On Sat, Apr 08, 2017 at 02:14:08PM +0200, Jesper Dangaard Brouer wrote:
> On Fri, 7 Apr 2017 08:49:57 +0300
> "Michael S. Tsirkin" <mst@redhat.com> wrote:
> 
> > A known weakness in ptr_ring design is that it does not handle well the
> > situation when ring is almost full: as entries are consumed they are
> > immediately used again by the producer, so consumer and producer are
> > writing to a shared cache line.
> > 
> > To fix this, add batching to consume calls: as entries are
> > consumed do not write NULL into the ring until we get
> > a multiple (in current implementation 2x) of cache lines
> > away from the producer.
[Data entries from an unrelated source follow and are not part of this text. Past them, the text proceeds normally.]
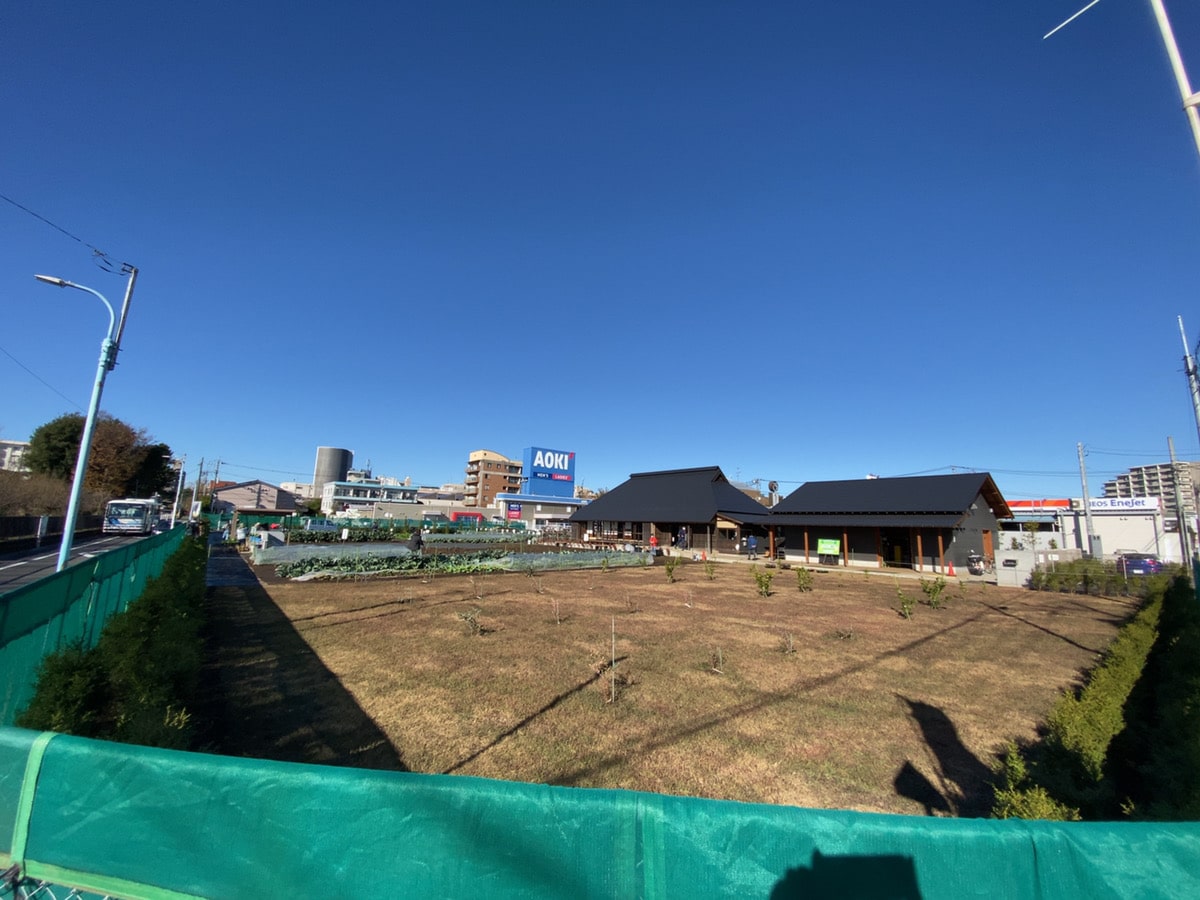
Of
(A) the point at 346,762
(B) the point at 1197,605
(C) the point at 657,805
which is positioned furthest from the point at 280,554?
(B) the point at 1197,605

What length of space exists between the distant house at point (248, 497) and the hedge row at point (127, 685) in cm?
10419

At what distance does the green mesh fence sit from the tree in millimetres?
A: 43433

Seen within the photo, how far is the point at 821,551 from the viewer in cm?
3475

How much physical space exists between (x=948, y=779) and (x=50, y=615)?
10461 millimetres

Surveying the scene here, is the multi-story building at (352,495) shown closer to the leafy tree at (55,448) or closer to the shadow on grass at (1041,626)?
the leafy tree at (55,448)

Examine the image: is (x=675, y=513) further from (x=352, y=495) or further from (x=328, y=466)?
(x=328, y=466)

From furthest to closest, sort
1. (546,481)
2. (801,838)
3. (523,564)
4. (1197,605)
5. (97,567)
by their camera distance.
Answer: (546,481), (523,564), (1197,605), (97,567), (801,838)

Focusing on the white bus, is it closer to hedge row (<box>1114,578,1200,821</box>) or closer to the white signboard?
hedge row (<box>1114,578,1200,821</box>)

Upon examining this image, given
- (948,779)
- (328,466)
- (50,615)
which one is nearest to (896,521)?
(948,779)

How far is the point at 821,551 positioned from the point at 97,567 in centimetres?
3594

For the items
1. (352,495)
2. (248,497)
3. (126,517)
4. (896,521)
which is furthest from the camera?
(352,495)

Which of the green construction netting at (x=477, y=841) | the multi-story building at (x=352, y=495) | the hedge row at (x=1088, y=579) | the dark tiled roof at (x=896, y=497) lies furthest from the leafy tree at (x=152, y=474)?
the hedge row at (x=1088, y=579)

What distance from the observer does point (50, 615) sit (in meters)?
5.82

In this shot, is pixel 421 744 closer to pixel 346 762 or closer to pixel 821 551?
pixel 346 762
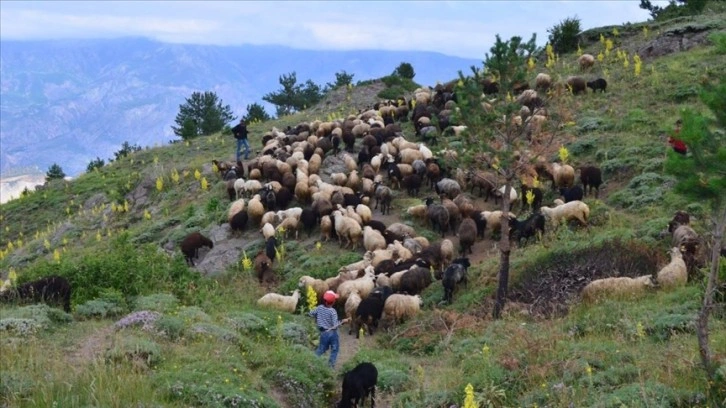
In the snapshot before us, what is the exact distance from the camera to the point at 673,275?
12719mm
At that point, write them all out.
> > 
> > We do the write out in the reverse order to keep
> > producer from sharing cache with consumer for as long
> > as possible.
> > 
> > Writeout also triggers when ring wraps around - there's
> > no special reason to do this but it helps keep the code
> > a bit simpler.
> > 
> > What should we do if getting away from producer by 2 cache lines
> > would mean we are keeping the ring moe than half empty?
> > Maybe we should reduce the batching in this case,
> > current patch simply reduces the batching.
> > 
> > Notes:
> > - it is no longer true that a call to consume guarantees
> >   that the following call to produce will succeed.
> >   No users seem to assume that.
> > - batching can also in theory reduce the signalling rate:
> >   users that would previously send interrups to the producer
> >   to wake it up after consuming each entry would now only
> >   need to do this once in a batch.
> >   Doing this would be easy by returning a flag to the caller.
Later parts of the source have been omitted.